Джун отпила несколько глотков.
– Живо помню, – щуря в улыбке глаза, сказал Вилли, – как твой отец впервые привез тебя в школу.
– Как ты можешь это помнить? Я же училась в школе для девочек.
– В тот день мою двоюродную сестру отвезли в ту же школу. Я плакал, просился, хотелось посмотреть, что такое школа. Тетка взяла и меня.
– И что же интересного там было?
– Со спортивной площадки прибежали две девочки, все в слезах. Говорят: «Новенькая дерется! Мы ей мячик не дали, а она нам в волосы вцепилась». Ну я и увидел эту новенькую…
На мгновение тень улыбки появилась на лице Джун.
– Неужели? Ты так хорошо это запомнил? Я и то забыла…
– Помню… И это и многое другое, – негромко сказал Вилли. Он долго молчал, а когда заговорил, Джун невольно повернулась в его сторону – так изменился его голос, стал высоким, звенящим: – Я хотел… Мне очень… Ты сразу не отвечай, подумай… Я прошу тебя стать моей женой!
Джун взяла Вилли за локоть, легонько сдавила его. Так она стояла молча минуты две-три. Когда заговорила, Вилли вздрогнул, перевел дыхание, облизал пересохшие губы.
– Ты славный, Вилли, спасибо тебе! – сказала Джун. – Именно поэтому и еще потому, что не в моем характере хитрить, я отвечу тебе сейчас.
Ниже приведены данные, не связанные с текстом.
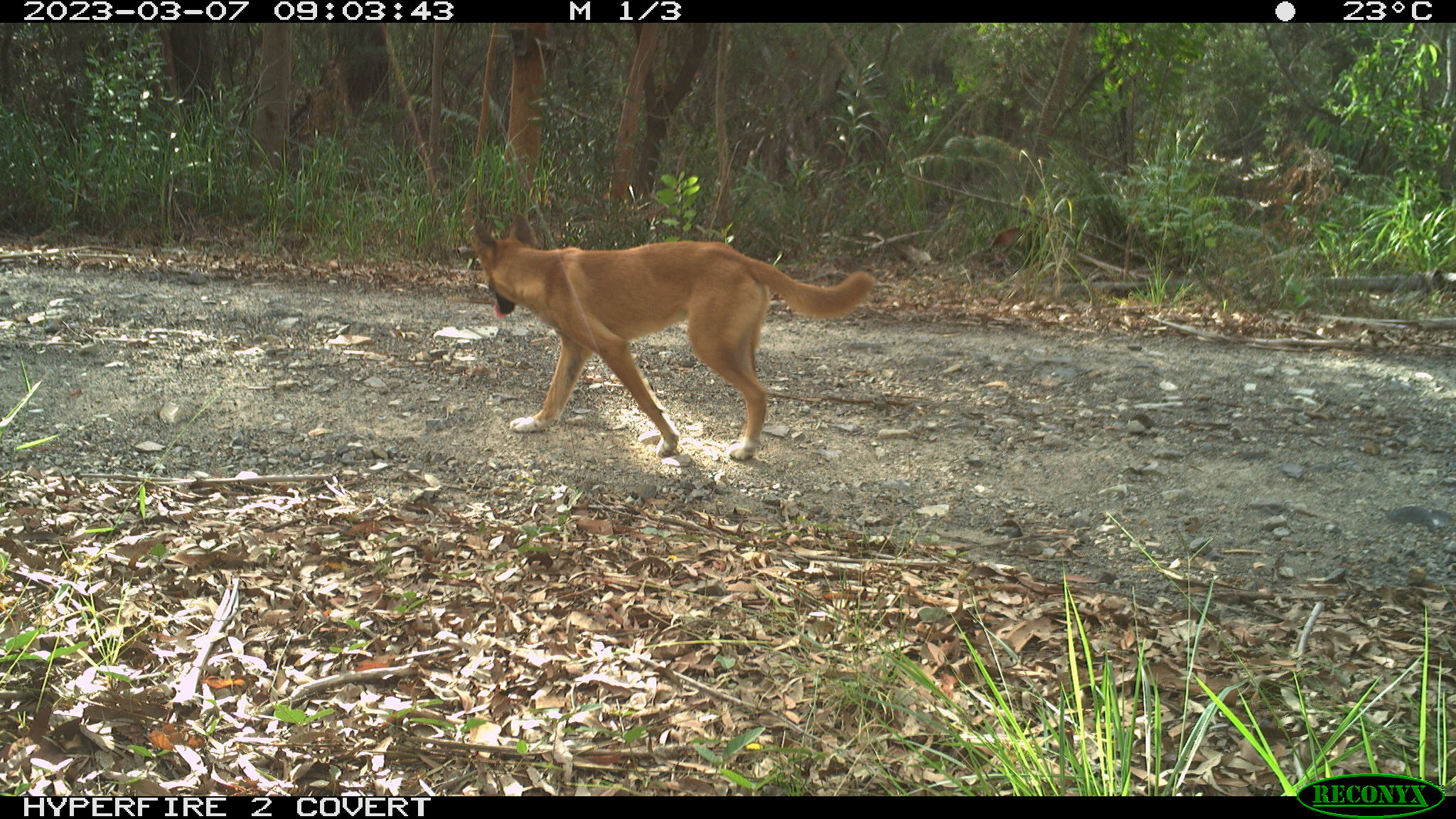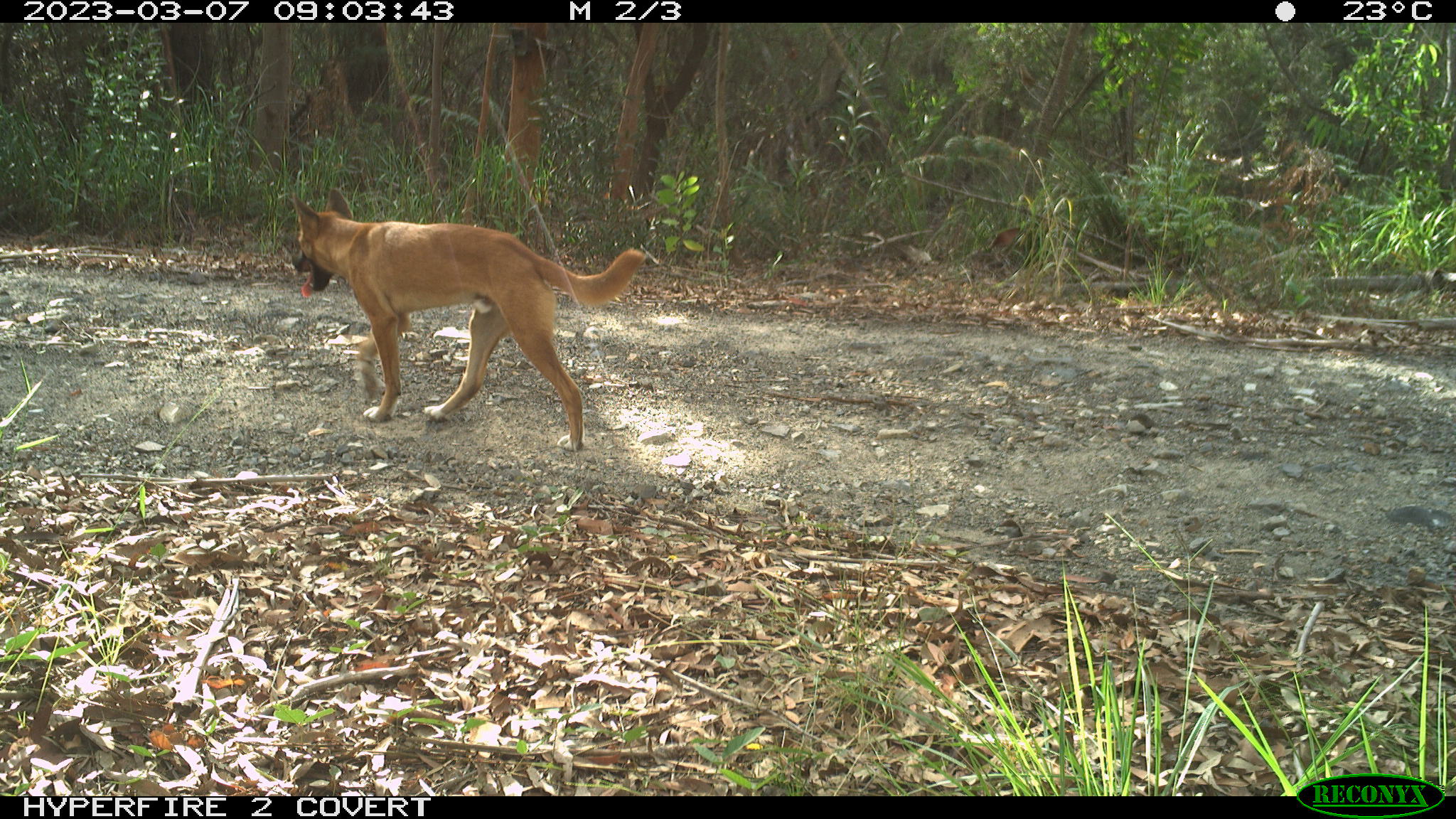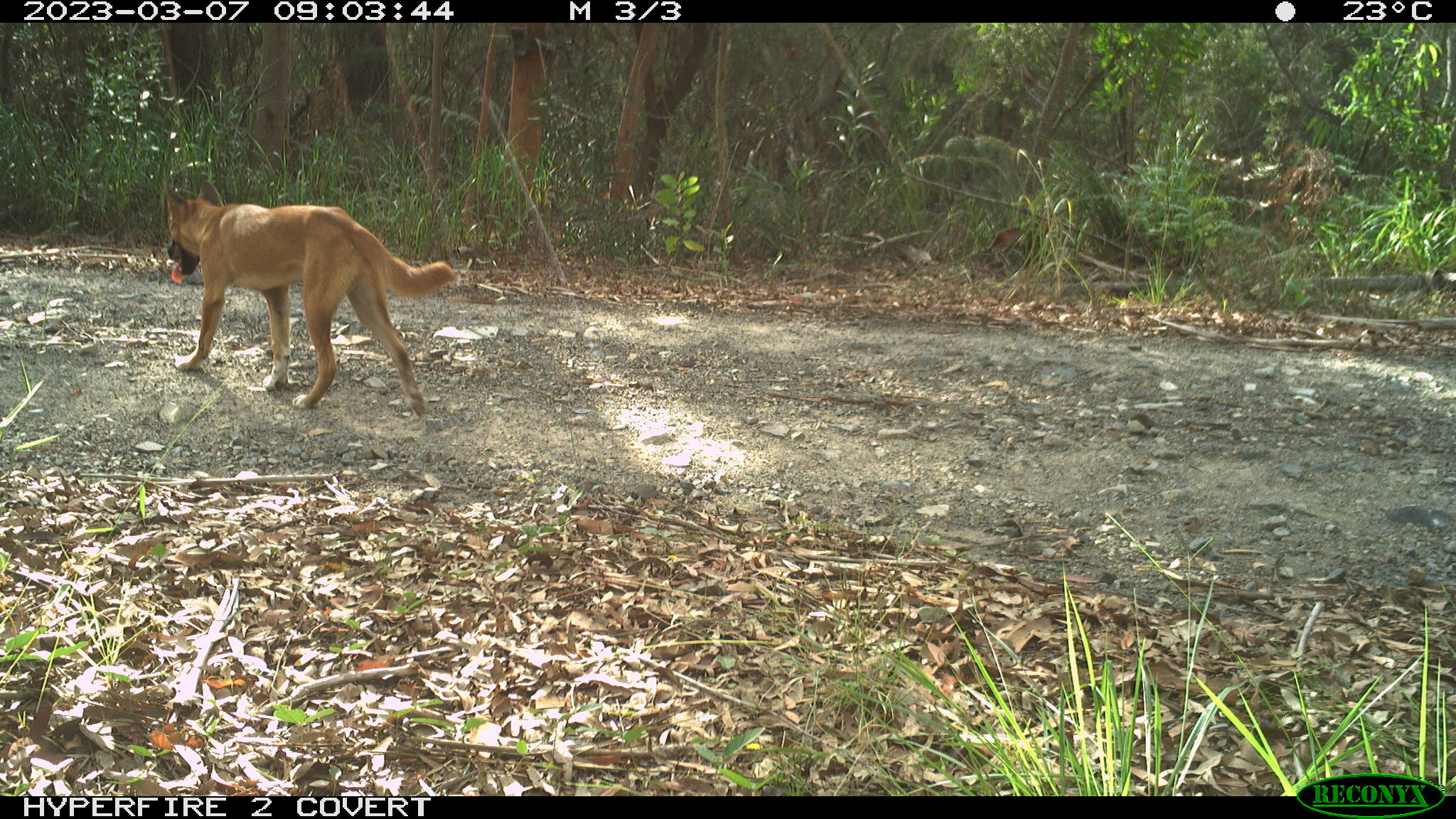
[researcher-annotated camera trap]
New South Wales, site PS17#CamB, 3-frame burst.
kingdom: Animalia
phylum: Chordata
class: Mammalia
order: Carnivora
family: Canidae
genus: Canis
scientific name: Canis familiaris dingo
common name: dingo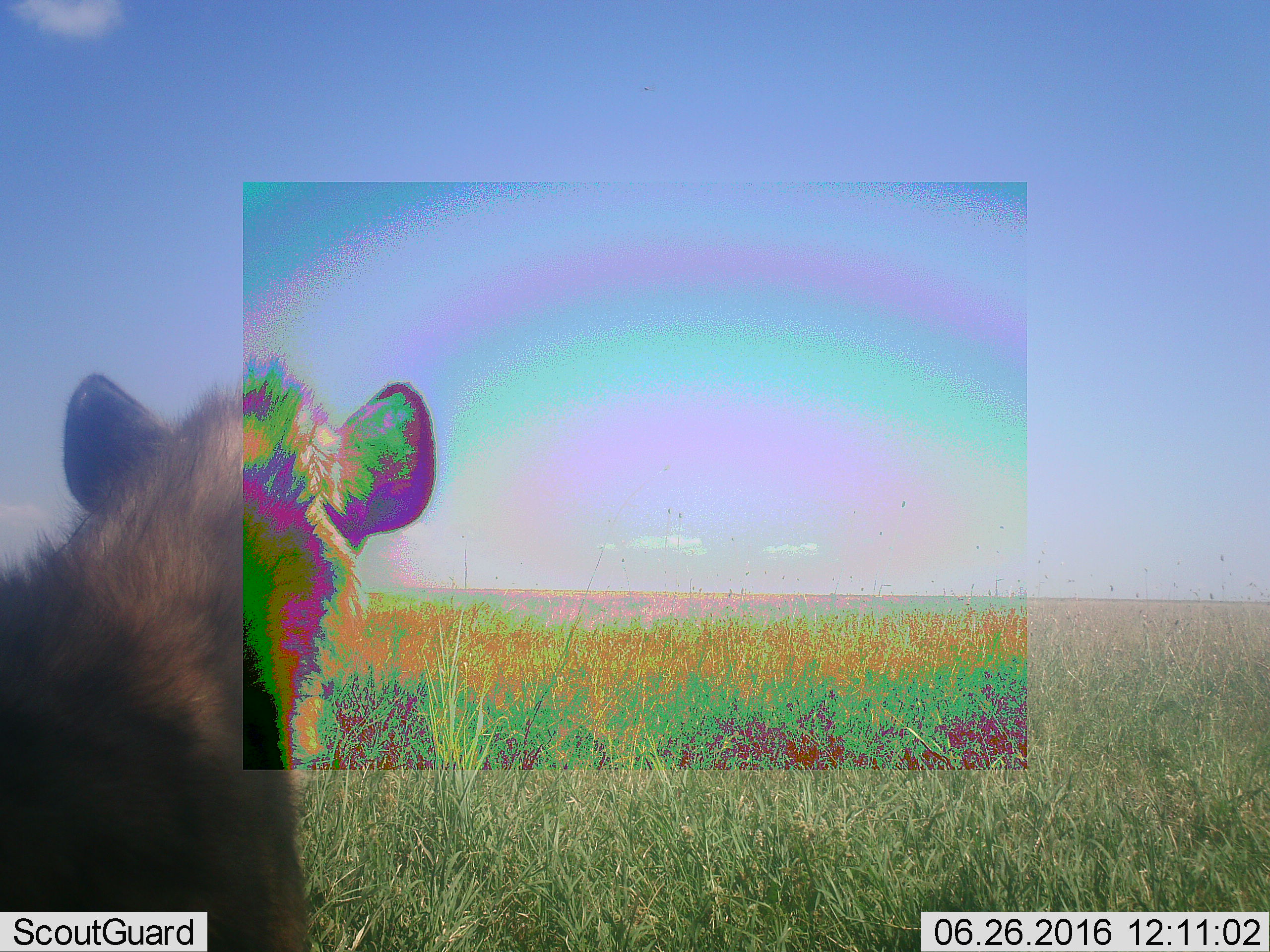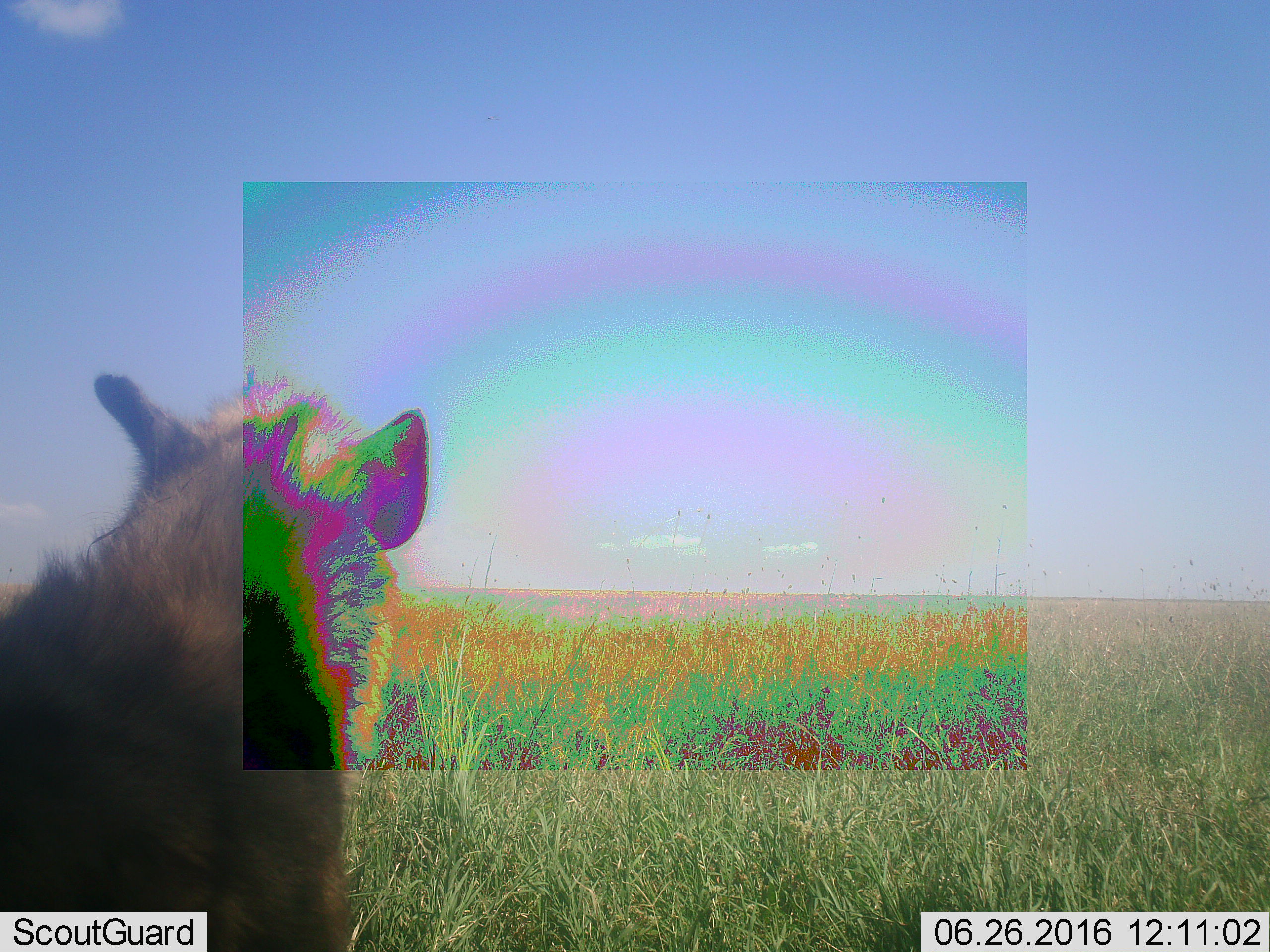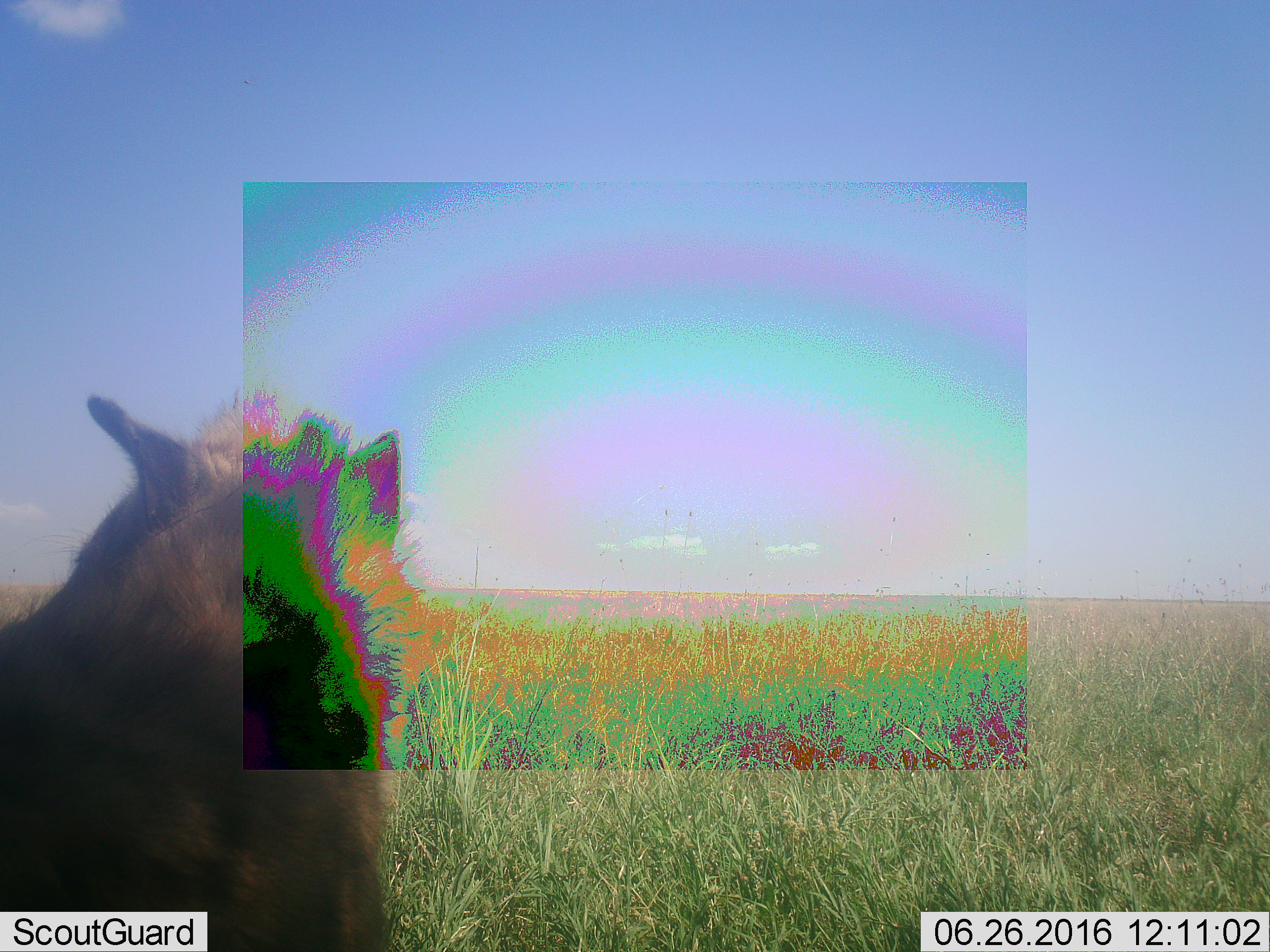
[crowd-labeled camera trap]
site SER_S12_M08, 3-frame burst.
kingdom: Animalia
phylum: Chordata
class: Mammalia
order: Carnivora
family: Hyaenidae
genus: Crocuta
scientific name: Crocuta crocuta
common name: spotted hyena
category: hyenaspotted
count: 1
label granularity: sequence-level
Я не люблю тебя, Вилли. Все остальное не имеет значения.
– Да нет, отчего же, я подожду, – тем же неестественным, звонким голосом возразил Вилли. – Я буду ждать, Джун. Может, ты все-таки передумаешь…
– Я хотела бы теперь побыть одна. Ты извини…
– Да-да, Джун, конечно… Мы с мамой подождем тебя в машине и подвезем до дома. Тебе же ведь не на чем доехать и…
– Не надо меня ждать! До дома я доберусь сама…
Джун проводила взглядом автомобиль Соммервилей. Не на чем доехать!..
Да, чтобы оплатить расходы на похороны, ей пришлось продать свой любимый «судзуки». Вырученных за него денег не хватило. И Джун пришлось расстаться с единственной драгоценностью, принадлежавшей ей лично, – жемчужным ожерельем, подарком Шарлотты. Ей было до слез жаль терять эти вещи, но другого выхода не было. А раз так, то эмоции следовало спрятать в самый дальний уголок сердца.